/anvill

ANVILL forges beautiful LLVM bitcode out of raw machine code

Primary LanguageC++GNU Affero General Public License v3.0AGPL-3.0

Anvill

Anvill implements simple machine code lifting primitives using Remill. The goal of these components is to produce high quality bitcode, which can then be further decompiled to C (via Clang ASTs) using Rellic.

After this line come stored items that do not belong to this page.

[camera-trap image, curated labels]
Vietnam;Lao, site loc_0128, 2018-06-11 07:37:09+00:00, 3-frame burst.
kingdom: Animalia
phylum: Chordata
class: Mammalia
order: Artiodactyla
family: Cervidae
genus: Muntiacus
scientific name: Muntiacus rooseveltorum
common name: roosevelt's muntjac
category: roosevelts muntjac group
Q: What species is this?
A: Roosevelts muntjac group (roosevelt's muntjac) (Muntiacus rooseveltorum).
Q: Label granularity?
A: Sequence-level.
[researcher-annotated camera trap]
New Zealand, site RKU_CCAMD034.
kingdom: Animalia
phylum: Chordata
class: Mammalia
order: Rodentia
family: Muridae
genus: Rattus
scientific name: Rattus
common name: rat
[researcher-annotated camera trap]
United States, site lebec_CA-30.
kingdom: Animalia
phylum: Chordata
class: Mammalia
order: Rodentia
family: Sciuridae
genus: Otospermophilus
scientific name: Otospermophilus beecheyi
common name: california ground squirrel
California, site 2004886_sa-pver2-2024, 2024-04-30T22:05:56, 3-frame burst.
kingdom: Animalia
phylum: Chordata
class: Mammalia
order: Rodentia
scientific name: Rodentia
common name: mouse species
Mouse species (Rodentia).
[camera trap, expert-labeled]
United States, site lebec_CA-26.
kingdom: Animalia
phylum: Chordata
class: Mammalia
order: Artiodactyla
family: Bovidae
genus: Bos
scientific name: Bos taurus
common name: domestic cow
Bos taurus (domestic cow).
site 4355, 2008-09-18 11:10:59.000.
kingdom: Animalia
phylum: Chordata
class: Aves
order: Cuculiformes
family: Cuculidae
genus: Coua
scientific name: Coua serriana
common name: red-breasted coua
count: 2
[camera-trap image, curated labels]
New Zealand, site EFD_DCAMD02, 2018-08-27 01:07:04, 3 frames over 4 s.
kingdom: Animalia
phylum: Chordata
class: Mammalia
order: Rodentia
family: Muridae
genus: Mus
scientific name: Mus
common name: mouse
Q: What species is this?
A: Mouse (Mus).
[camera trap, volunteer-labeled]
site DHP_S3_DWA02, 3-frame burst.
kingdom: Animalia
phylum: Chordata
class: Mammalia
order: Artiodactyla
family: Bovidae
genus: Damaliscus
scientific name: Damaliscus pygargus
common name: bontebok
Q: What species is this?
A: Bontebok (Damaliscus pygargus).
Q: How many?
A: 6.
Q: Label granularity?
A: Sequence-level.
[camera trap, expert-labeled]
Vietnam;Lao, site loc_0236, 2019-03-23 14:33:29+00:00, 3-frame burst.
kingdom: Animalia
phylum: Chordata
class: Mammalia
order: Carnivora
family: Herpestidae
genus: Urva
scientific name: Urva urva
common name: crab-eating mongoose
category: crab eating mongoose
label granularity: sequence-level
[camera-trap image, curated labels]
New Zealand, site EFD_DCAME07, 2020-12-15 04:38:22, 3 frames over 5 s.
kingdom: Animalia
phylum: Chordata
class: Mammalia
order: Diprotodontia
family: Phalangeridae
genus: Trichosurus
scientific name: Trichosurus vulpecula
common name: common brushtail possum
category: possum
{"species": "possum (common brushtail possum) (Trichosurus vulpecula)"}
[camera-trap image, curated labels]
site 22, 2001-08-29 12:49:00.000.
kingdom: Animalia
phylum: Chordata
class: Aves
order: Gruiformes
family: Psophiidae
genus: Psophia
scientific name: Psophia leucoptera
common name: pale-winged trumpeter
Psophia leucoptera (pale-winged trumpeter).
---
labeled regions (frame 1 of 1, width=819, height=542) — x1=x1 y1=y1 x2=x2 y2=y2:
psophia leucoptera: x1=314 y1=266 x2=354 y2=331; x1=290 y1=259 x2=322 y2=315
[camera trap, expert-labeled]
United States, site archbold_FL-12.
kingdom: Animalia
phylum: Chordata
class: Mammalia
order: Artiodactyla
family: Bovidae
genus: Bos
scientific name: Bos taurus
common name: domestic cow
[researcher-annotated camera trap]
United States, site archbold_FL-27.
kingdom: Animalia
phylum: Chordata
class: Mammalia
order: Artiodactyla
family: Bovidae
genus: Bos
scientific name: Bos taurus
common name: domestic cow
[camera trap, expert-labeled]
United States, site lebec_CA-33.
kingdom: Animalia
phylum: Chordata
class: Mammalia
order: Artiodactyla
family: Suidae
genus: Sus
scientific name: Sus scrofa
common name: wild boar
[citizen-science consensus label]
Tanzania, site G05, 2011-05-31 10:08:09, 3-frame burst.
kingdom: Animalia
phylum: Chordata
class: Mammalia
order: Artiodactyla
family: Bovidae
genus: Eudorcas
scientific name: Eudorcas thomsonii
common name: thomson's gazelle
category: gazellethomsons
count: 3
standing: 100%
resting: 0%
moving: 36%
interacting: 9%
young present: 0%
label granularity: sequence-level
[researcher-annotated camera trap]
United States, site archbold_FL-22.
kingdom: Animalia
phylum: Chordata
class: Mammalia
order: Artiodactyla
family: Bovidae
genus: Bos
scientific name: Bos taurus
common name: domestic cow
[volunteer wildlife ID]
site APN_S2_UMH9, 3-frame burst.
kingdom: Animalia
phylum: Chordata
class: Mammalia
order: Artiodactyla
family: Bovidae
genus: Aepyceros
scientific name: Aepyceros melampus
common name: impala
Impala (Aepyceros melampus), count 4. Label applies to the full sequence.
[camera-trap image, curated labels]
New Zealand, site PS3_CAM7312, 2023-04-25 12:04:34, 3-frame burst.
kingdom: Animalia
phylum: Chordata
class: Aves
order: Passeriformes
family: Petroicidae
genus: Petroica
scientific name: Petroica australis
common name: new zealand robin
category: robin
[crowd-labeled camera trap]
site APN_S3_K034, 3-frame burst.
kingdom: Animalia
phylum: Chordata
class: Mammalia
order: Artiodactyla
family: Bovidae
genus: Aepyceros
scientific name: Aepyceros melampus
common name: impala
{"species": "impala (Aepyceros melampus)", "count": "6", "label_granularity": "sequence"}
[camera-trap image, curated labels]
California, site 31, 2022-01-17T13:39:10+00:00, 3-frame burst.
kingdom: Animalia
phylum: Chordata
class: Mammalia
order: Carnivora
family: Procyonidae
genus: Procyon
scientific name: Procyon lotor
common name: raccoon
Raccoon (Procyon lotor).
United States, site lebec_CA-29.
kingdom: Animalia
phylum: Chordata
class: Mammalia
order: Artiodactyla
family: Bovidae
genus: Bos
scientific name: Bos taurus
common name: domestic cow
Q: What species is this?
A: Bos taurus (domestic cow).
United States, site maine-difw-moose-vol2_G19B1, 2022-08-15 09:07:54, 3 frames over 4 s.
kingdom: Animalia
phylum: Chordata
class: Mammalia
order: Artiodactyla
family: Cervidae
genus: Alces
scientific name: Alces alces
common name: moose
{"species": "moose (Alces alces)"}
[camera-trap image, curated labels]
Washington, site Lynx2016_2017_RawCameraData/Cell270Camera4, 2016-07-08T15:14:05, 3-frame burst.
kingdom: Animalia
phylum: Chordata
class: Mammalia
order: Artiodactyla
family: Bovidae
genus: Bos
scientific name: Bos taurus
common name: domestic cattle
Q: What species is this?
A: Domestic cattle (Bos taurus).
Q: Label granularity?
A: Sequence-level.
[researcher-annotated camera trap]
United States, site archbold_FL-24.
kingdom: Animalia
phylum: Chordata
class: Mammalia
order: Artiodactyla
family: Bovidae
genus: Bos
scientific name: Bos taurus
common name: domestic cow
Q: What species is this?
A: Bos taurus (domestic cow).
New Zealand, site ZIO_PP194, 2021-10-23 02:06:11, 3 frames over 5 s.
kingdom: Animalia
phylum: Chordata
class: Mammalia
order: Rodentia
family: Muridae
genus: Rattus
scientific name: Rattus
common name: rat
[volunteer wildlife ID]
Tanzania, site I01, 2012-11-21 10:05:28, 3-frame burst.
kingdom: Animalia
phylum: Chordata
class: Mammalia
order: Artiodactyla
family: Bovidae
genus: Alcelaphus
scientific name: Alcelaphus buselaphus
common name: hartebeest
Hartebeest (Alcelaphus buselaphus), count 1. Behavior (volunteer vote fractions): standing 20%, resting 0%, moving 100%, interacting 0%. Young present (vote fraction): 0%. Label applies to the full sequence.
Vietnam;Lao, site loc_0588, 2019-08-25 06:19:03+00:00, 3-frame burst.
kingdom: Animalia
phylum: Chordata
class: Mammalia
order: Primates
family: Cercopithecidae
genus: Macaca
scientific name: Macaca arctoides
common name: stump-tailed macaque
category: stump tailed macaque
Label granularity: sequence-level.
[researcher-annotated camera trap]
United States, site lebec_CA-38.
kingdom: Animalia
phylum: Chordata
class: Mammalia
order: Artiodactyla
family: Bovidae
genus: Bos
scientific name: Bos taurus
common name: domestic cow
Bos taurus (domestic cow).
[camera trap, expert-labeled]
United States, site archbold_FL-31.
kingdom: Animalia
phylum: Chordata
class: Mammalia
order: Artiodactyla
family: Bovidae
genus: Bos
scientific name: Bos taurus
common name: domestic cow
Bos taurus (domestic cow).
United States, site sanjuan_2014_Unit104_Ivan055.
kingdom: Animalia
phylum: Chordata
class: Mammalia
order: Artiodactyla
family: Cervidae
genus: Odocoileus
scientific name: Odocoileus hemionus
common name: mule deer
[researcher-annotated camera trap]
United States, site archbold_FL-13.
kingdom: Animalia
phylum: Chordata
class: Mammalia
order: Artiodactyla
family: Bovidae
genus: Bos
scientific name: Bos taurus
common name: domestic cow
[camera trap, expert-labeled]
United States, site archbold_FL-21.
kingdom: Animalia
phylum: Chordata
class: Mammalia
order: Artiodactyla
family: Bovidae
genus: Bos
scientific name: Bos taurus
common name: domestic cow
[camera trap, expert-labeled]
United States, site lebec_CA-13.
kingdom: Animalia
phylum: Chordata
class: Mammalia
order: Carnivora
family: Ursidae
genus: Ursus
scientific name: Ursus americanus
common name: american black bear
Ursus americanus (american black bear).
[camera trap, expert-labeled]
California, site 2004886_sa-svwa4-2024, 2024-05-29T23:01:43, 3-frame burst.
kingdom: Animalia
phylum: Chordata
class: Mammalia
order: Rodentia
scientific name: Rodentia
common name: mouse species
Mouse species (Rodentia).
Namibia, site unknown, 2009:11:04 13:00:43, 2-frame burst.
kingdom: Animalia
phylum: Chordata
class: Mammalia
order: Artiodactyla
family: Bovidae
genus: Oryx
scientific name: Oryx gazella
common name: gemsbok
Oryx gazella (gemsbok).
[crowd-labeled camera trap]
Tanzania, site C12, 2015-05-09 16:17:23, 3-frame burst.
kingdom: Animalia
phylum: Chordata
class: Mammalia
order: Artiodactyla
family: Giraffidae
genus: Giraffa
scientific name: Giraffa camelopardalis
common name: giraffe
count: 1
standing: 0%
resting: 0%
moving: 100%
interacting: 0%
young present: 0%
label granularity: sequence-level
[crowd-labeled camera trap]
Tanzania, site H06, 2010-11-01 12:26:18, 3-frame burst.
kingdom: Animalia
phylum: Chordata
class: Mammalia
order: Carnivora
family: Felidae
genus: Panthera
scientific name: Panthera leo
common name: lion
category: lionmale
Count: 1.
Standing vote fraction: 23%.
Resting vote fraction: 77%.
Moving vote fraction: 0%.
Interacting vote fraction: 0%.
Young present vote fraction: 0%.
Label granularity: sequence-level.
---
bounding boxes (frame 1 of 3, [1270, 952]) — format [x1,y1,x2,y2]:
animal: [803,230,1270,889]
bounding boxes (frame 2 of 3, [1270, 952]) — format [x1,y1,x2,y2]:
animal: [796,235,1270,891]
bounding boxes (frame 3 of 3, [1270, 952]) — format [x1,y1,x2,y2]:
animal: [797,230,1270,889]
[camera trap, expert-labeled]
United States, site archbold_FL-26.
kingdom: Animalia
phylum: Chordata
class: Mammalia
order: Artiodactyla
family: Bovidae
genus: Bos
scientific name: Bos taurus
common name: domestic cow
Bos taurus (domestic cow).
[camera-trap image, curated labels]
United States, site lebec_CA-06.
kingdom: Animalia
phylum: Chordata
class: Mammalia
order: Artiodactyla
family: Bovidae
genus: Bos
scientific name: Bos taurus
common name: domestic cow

We define "high quality bitcode" as being similar in form to what the Clang compiler would produce if it were executed on a semantically equivalent C function.

Getting Help

If you are experiencing undocumented problems with Anvill then ask for help in the #binary-lifting channel of the Empire Hacking Slack.

Supported Platforms

Anvill is supported on Linux platforms and has been tested on Ubuntu 18.04 and 20.04.

Dependencies

Most of Anvill's dependencies can be provided by the cxx-common repository. Trail of Bits hosts downloadable, pre-built versions of cxx-common, which makes it substantially easier to get up and running with Anvill. Nonetheless, the following table represents most of Anvill's dependencies.

Name Version
Git Latest
CMake 3.2+
Clang 8.0+
Remill Latest
Python 3.8
IDA Pro 7.5+
Binary Ninja Latest

Getting and Building the Code

On Linux

First, update aptitude and get install the baseline dependencies.

sudo apt-get update
sudo apt-get upgrade

sudo apt-get install \
     git \
     python3.8 \
     python3-pip \
     wget \
     curl \
     build-essential \
     libtinfo-dev \
     lsb-release \
     zlib1g-dev \
     ccache \
     cmake

# Ubuntu 14.04, 16.04
sudo apt-get install realpath

Assuming we have Remill properly installed the following steps provide a fresh build of Anvill.

# clone anvill repository
git clone https://github.com/lifting-bits/anvill.git
# create a build dir
mkdir anvill-build && cd anvill-build
# configure
CC=clang cmake ../anvill 
# build
make -j 5
# install
sudo make install

Anvill's python plugins provide functionality needed to generate a JSON specification that contains information about the contents of a binary. These depend on tools like IDA Pro or Binary Ninja for various analysis tasks.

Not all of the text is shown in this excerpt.